Silveiro, Silvério e até Silvéiro (equivocada junção dos nomes anteriores). São várias as denominações pelas quais, no linguajar coloquial, é chamada a rua que se estende da Avenida José de Alencar até quase o pico do morro Santa Teresa, na Capital. É uma confusão que não se limita ao jargão popular, praticado sem a obrigação de respeitar os registros históricos.
Até aplicativos de mobilidade urbana se atrapalham na hora de indicar caminhos para se chegar à rua do bairro Menino Deus, na zona sul de Porto Alegre.
De minha parte, guardo com carinho esse canto da cidade. A Silveiro (ou Silvério?) está no mapa da minha infância como endereço do estádio dos Eucaliptos. Foi lá que assisti às primeiras partidas de futebol, junto com meu pai, Luiz Osório, o Barão. Tenho até hoje nítida a imagem do alambrado à esquerda do pavilhão social, a poucos metros do campo, onde a multidão gritava palavras de incentivo (ou ofensas, conforme a cor da camiseta) aos jogadores. Por aquela faixa, corria Sadi Schwerdt, lateral-esquerdo do time que me fez torcedor do Internacional (à época, jamais imaginei que, meio século depois, em 2017, eu ajudaria o Sadi a escrever seu livro de memórias). Daqueles dias já distantes da década de 1960, retenho na lembrança também o cheiro do "churrasquinho de gato" vendido à porta do estádio para torcedores esfomeados após as partidas.

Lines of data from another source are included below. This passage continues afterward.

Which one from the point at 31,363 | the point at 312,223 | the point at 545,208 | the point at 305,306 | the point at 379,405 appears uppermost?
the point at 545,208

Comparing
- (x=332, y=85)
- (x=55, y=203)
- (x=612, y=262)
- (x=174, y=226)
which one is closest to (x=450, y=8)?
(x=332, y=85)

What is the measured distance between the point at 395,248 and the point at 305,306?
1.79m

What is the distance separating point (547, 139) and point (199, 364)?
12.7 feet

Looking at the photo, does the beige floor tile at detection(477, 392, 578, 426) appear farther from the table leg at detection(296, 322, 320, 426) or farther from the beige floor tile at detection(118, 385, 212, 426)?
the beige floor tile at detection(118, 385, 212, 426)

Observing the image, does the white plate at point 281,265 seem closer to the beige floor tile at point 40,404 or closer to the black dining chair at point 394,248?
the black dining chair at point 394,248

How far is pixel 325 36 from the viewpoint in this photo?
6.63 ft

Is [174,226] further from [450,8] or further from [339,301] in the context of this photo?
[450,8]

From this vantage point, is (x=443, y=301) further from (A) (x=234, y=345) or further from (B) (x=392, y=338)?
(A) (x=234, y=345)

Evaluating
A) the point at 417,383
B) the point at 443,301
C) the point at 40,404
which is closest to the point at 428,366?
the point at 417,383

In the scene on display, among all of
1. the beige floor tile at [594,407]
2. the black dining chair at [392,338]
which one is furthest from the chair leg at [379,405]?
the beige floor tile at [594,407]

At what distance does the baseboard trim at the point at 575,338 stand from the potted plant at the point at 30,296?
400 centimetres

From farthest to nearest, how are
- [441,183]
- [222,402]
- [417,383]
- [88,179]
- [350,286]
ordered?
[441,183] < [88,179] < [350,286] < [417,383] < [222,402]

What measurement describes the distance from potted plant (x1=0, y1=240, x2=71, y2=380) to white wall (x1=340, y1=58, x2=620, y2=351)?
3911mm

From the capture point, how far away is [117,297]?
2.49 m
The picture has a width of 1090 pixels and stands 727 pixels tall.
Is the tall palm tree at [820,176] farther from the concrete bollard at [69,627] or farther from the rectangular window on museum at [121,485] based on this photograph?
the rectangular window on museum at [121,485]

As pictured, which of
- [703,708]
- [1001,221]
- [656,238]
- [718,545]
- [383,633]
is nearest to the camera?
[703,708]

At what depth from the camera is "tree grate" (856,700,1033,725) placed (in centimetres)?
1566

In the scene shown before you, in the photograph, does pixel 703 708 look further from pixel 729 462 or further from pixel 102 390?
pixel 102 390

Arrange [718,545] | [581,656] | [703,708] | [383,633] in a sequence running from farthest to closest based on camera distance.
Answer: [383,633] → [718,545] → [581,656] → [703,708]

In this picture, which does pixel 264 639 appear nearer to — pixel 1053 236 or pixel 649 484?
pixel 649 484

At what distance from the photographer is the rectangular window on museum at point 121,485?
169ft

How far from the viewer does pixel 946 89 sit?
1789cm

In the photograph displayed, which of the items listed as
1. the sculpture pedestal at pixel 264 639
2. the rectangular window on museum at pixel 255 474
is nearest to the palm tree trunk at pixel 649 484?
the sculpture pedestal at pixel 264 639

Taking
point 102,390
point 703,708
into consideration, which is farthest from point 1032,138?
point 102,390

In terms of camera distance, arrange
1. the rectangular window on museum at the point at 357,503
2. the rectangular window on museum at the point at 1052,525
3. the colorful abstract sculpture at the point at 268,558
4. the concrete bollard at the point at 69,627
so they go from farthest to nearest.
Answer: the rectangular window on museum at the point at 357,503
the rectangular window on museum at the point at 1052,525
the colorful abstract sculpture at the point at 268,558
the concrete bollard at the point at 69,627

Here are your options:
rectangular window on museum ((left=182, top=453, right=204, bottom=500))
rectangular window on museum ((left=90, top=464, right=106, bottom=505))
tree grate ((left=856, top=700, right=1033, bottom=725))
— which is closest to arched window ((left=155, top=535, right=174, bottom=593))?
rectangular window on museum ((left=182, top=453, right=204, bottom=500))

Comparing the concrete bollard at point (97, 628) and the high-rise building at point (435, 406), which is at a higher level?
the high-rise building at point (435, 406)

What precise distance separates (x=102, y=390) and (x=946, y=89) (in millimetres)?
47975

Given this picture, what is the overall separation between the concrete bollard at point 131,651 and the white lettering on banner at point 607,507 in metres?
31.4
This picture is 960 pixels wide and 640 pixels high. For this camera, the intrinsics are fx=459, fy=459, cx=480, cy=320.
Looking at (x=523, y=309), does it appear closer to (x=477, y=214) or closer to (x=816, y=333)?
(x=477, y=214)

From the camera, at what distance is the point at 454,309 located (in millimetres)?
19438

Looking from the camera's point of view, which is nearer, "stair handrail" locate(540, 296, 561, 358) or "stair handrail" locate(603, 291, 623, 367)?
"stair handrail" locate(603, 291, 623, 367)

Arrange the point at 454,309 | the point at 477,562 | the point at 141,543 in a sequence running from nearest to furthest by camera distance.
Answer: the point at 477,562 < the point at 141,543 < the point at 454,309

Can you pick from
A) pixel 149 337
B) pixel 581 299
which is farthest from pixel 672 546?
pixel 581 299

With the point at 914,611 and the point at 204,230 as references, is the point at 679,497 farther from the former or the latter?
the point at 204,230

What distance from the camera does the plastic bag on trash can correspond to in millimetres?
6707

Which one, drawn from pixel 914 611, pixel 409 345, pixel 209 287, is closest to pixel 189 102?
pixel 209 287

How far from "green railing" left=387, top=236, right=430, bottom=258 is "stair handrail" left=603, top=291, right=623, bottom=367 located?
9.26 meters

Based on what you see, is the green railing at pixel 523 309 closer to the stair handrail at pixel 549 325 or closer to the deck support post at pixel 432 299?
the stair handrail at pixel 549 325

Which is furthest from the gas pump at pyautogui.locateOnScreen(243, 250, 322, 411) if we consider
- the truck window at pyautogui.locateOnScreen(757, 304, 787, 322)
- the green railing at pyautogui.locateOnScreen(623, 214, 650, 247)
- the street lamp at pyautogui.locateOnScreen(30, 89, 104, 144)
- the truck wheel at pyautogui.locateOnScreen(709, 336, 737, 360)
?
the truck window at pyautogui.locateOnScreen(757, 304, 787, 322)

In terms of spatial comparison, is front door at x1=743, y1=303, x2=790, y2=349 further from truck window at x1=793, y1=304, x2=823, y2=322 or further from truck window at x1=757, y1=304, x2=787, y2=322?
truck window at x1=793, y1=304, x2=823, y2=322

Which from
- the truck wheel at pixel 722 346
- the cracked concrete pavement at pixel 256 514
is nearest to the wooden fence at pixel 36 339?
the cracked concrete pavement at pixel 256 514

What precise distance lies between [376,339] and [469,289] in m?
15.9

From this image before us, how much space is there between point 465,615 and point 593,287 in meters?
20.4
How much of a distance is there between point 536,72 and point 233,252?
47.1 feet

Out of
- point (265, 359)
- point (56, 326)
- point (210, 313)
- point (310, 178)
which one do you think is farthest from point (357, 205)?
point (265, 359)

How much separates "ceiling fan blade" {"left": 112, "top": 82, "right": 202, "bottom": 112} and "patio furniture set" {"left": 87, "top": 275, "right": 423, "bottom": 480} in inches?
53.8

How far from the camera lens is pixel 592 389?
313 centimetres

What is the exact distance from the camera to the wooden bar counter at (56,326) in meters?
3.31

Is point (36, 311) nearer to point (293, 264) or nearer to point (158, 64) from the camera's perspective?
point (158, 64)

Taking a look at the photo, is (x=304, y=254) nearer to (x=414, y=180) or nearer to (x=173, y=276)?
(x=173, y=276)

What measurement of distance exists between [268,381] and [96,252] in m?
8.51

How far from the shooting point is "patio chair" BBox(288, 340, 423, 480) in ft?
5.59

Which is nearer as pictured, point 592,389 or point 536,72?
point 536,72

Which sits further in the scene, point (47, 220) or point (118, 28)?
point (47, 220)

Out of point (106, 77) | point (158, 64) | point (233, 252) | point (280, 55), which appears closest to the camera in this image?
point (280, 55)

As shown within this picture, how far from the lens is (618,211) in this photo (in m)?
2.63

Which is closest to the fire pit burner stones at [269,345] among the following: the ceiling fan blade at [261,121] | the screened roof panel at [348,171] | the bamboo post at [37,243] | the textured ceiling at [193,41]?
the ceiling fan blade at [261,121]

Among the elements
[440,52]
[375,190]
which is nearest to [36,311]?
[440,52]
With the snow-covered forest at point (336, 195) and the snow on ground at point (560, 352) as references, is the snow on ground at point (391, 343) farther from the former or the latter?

Mas, recordações afetuosas à parte, devo confessar que eu também, por muito tempo, pronunciei erradamente o nome da rua que abrigou a sede do Internacional de 1931 até 1969, quando o colorado se mudou para o Beira-Rio, alguns quarteirões dali (o estádio dos Eucaliptos foi demolido, em 2012, para construção de um condomínio residencial com sete torres). Devo dizer que o correto é Silveiro, homenagem a uma família que tem muita história na Capital.
A começar por Dionísio de Oliveira Silveiro, médico homeopata português, que se estabeleceu por essas bandas ainda jovem. Ele havia cursado Medicina na Universidade de Coimbra durante quatro anos, mas não chegou a concluir os estudos antes da transferência para o sul do Brasil. "Provavelmente, regularizou mais tarde sua situação, pois se tornou conhecido como profissional da Medicina", anota Sérgio da Costa Franco, na imprescindível obra Porto Alegre – Guia Histórico.
Em agosto de 1832, o português casou-se com Rafaela Pinto Bandeira da Silva Freire, com quem não teve filhos. Poucos anos depois, com o falecimento da primeira esposa, contraiu núpcias com a irmã dela, Maria Sofia, com quem teve descendência. Ele foi dono de uma chácara enorme na região, que se desdobrava a perder de vista — do morro Santa Teresa até o Cristal — e tinha como sede um sobrado localizado na atual Travessa Paraíso.
Não era a única propriedade de Silveiro. Tanto que ele doou terrenos para a construção da Igreja Nossa Senhora da Conceição e do Hospital Beneficência Portuguesa, na área central da cidade, o que o tornou uma figura ilustre da Capital, digna de nome de rua. Só que não — na realidade, a Rua Silveiro é homenagem ao filho do médico homeopata, que tem o mesmo nome do pai. Nascido no Rio de Janeiro, em 1840, e batizado em Porto Alegre quatro anos depois, foi um advogado que exerceu a magistratura como juiz municipal e de órfãos nos anos 1870. "Foi esse segundo Dionísio de Oliveira Silveiro que deu nome à conhecida Rua Silveiro", esclarece, definitivamente, o mestre Sérgio da Costa Franco.